## begin

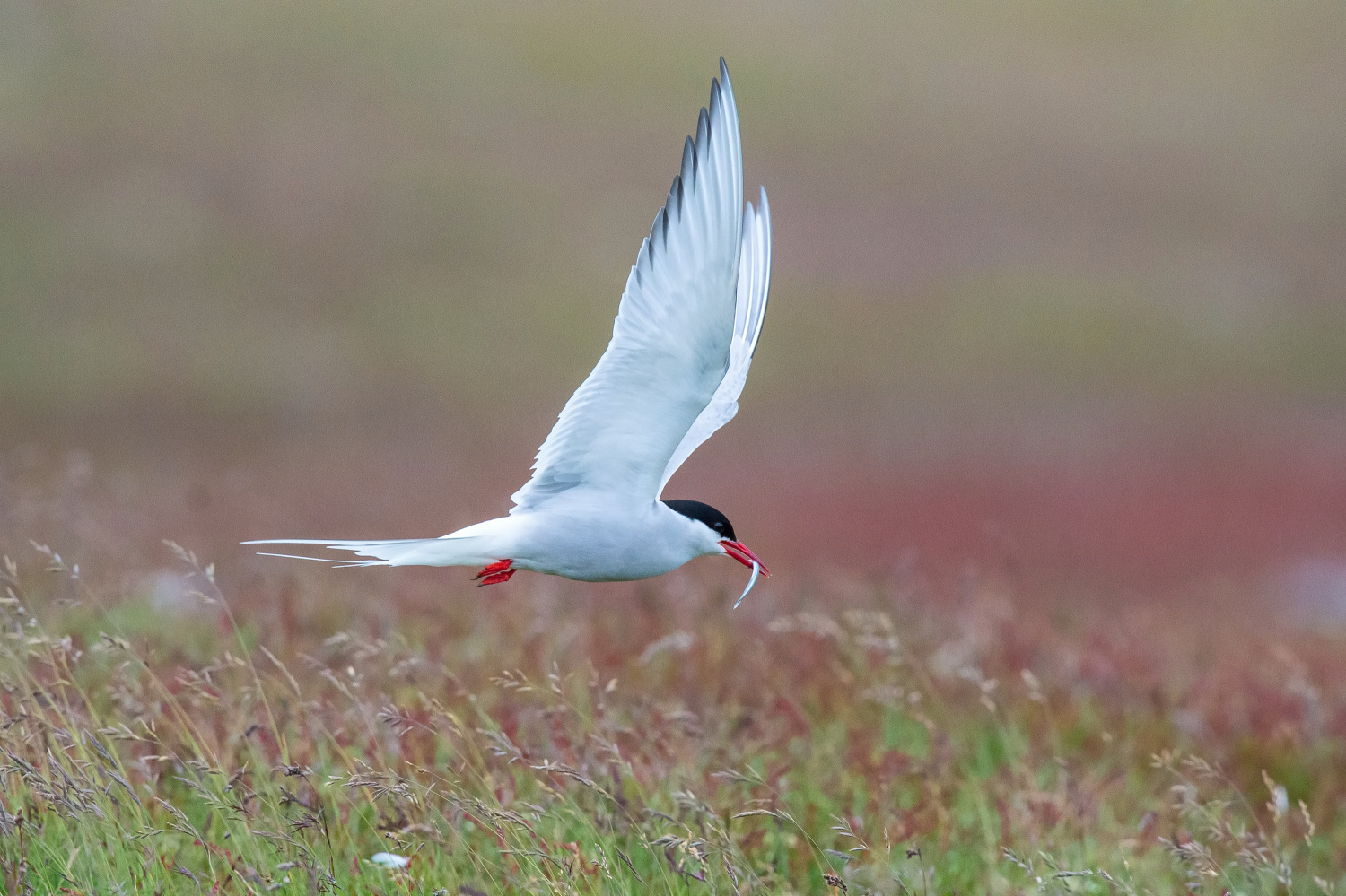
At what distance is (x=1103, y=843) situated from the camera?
3.91 meters

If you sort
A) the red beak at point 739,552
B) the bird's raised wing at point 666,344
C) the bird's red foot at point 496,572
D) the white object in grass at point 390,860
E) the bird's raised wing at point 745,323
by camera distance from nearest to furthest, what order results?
the bird's raised wing at point 666,344 → the white object in grass at point 390,860 → the bird's red foot at point 496,572 → the red beak at point 739,552 → the bird's raised wing at point 745,323

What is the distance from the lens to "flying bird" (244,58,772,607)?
280 cm

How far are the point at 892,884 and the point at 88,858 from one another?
71.2 inches

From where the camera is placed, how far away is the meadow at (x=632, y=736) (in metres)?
2.82

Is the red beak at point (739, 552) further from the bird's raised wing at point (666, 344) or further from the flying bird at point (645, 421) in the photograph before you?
the bird's raised wing at point (666, 344)

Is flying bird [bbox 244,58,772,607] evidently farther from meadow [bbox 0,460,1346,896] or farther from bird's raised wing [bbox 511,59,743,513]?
meadow [bbox 0,460,1346,896]

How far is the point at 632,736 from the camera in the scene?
4223 mm

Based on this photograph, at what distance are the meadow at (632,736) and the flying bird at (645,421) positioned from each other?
1.08 feet

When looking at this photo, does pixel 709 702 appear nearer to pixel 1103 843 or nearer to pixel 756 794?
pixel 756 794

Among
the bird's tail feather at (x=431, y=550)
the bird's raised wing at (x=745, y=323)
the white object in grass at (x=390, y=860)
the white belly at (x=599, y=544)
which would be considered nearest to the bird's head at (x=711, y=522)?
the white belly at (x=599, y=544)

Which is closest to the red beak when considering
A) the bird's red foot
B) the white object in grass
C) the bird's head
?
the bird's head

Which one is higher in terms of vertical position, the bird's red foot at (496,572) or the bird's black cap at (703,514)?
the bird's black cap at (703,514)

## end

**TASK GOAL:**
Retype, without any change, the lines of the items from the one holding "How far is the" through the last line of the items, both ends included.

**EXERCISE OUTPUT:**
How far is the point at 632,736 from the camera in the scene?
4223 mm

Based on this photograph, at what distance are the meadow at (632,736) and the flying bird at (645,421) positioned from each other?
1.08 feet

When looking at this photo, does pixel 709 702 appear nearer to pixel 1103 843 or nearer to pixel 756 794?
pixel 756 794

Among
the bird's tail feather at (x=431, y=550)
the bird's raised wing at (x=745, y=323)
the white object in grass at (x=390, y=860)
the white belly at (x=599, y=544)
which would be considered nearest to the bird's head at (x=711, y=522)?
the white belly at (x=599, y=544)

Which is closest to the red beak when considering
A) the bird's red foot
B) the white object in grass
C) the bird's head
?
the bird's head

Which one is higher in terms of vertical position, the bird's red foot at (496,572) or the bird's black cap at (703,514)?
the bird's black cap at (703,514)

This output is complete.